*Tasks and exercises*:
• a. Print, word for word, everything in the article on Comptroller John D. Hawke Jr.'s remarks from "Calling global financial" down to "their international exposure.".
• b. According to the article on Comptroller John D. Hawke Jr.'s remarks, what group was he addressing?
• c. List every sentence that the article on Comptroller John D. Hawke Jr.'s remarks presents as his words inside quotation marks.
━━ Source
Calling global financial upheavals inevitable, Comptroller of the Currency John D. Hawke Jr. said Monday that even the smallest banks need to monitor their international exposure.
"It is a certainty that economic crises will occur in the future and spill over national borders," Mr. Hawke told the Institute of International Bankers. "The challenge is how we go about managing and containing their impact."
Community banks were caught off-guard by the Asian crisis, Mr. Hawke said. Though not creditors to Asian governments or companies, smaller U.S. banks financed domestic farmers and agriculture suppliers dependent upon overseas food exports, he said. When exports fell, these borrowers had trouble repaying loans.
"Many did not appreciate the extent of their vulnerability to external shocks," Mr. Hawke said. "Banks that may have viewed themselves as too small or isolated to worry about such distant developments have had a painful lesson in the reach of the new global economy."
━━━━
━━ Provided material
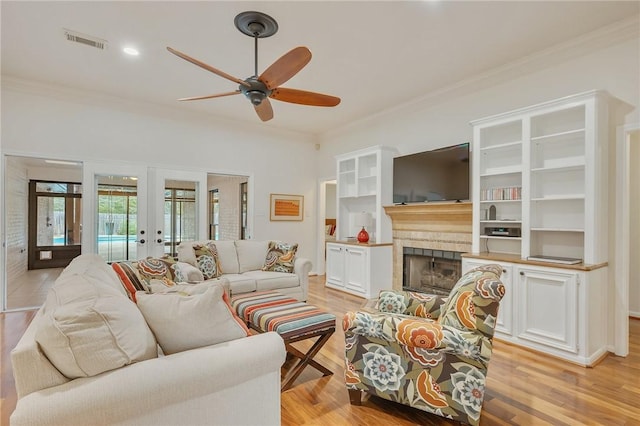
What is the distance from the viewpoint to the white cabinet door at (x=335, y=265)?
5.55 metres

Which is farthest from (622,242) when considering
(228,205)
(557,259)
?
━━━━
*Outputs for the tasks*:
• a.
Calling global financial upheavals inevitable, Comptroller of the Currency John D. Hawke Jr. said Monday that even the smallest banks need to monitor their international exposure.

• b. The Institute of International Bankers.

• c.
- "It is a certainty that economic crises will occur in the future and spill over national borders."
- "The challenge is how we go about managing and containing their impact."
- "Many did not appreciate the extent of their vulnerability to external shocks."
- "Banks that may have viewed themselves as too small or isolated to worry about such distant developments have had a painful lesson in the reach of the new global economy."